§ **Exercise directions**: Pictures do not belong in the copy; print every entry exactly as it stands.

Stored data
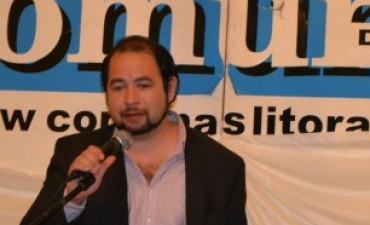 """""""Los intelectuales deben comprometerse más prácticamente en el ejercicio político""""."""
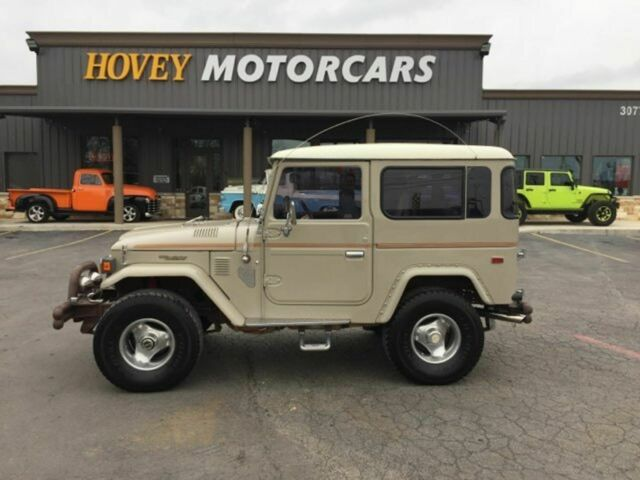 1979 Toyota Land Cruiser (Tan/Gray)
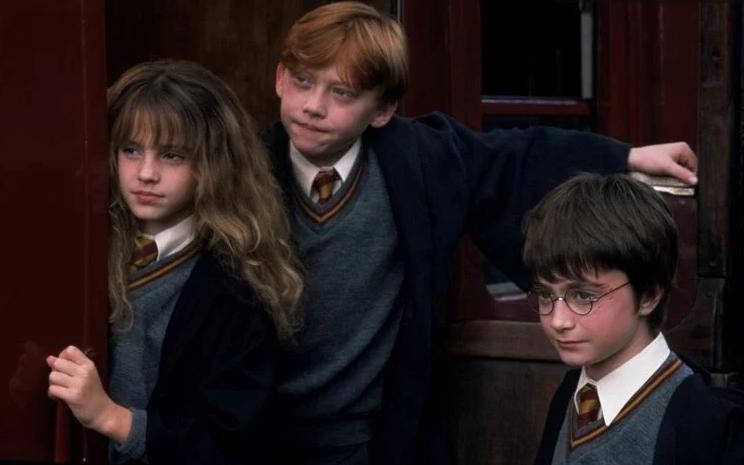 """""""Две недели ходил на работу с мыслью, что меня уволят"""": режиссер """"Гарри Поттера"""" рассказал о своих главных страхах во время съемок"""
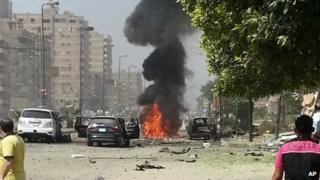 Aftermath of car bomb attack that targeted Egypt's interior minister in Cairo (5 September 2013)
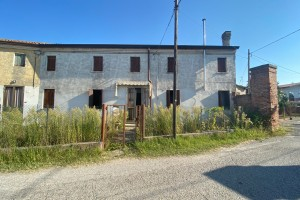 Casa accostata Mardimago rif. 235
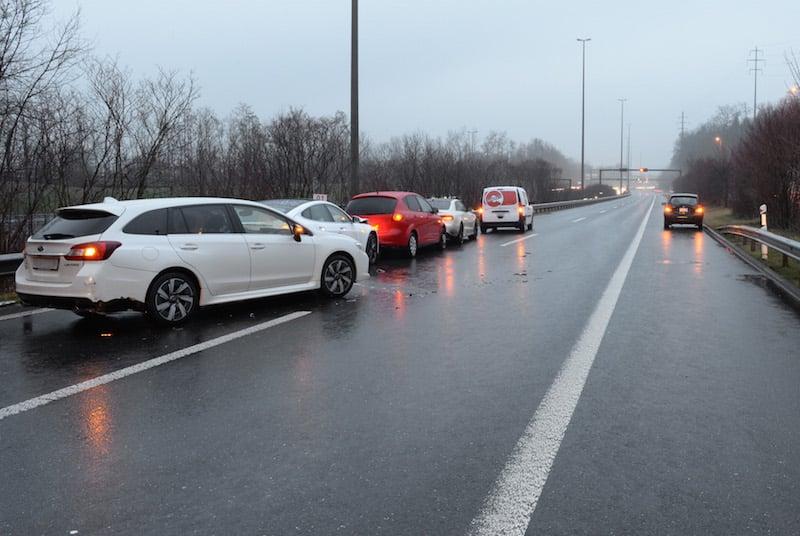 In Fahrtrichtung Zug ereigneten sich bei stockendem Kolonnenverkehr zwei Auffahrunfälle. (Bild: Luzerner Polizei)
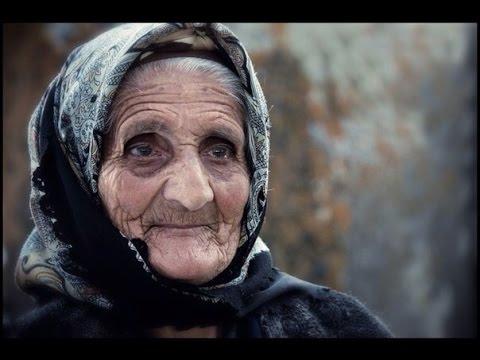 Армянская бабушка поёт песню про маму, до слёз!!! (Im Anush Mayrik)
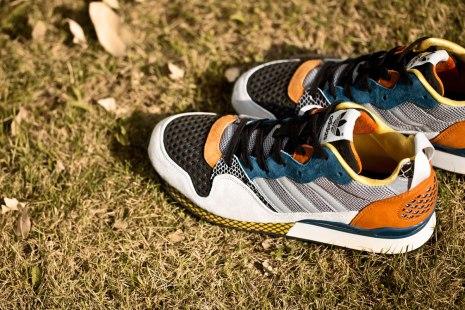 adidas-originals-blue-zxz-930-chalk-rhythm-yellow-aluminum-2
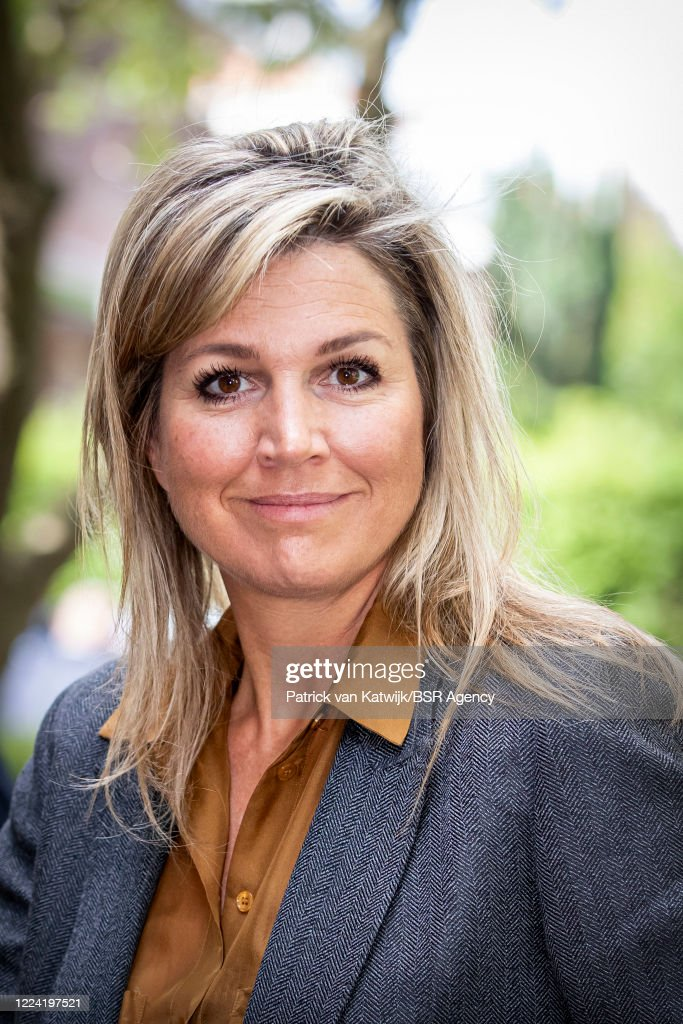 Queen Maxima Of The Netherlands Visits Funeral Sector : Foto di attualità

§ **Response to this exercise**:
 """""""Los intelectuales deben comprometerse más prácticamente en el ejercicio político""""."""
 1979 Toyota Land Cruiser (Tan/Gray)
 """""""Две недели ходил на работу с мыслью, что меня уволят"""": режиссер """"Гарри Поттера"""" рассказал о своих главных страхах во время съемок"""
 Aftermath of car bomb attack that targeted Egypt's interior minister in Cairo (5 September 2013)
 Casa accostata Mardimago rif. 235
 In Fahrtrichtung Zug ereigneten sich bei stockendem Kolonnenverkehr zwei Auffahrunfälle. (Bild: Luzerner Polizei)
 Армянская бабушка поёт песню про маму, до слёз!!! (Im Anush Mayrik)
 adidas-originals-blue-zxz-930-chalk-rhythm-yellow-aluminum-2
 Queen Maxima Of The Netherlands Visits Funeral Sector : Foto di attualità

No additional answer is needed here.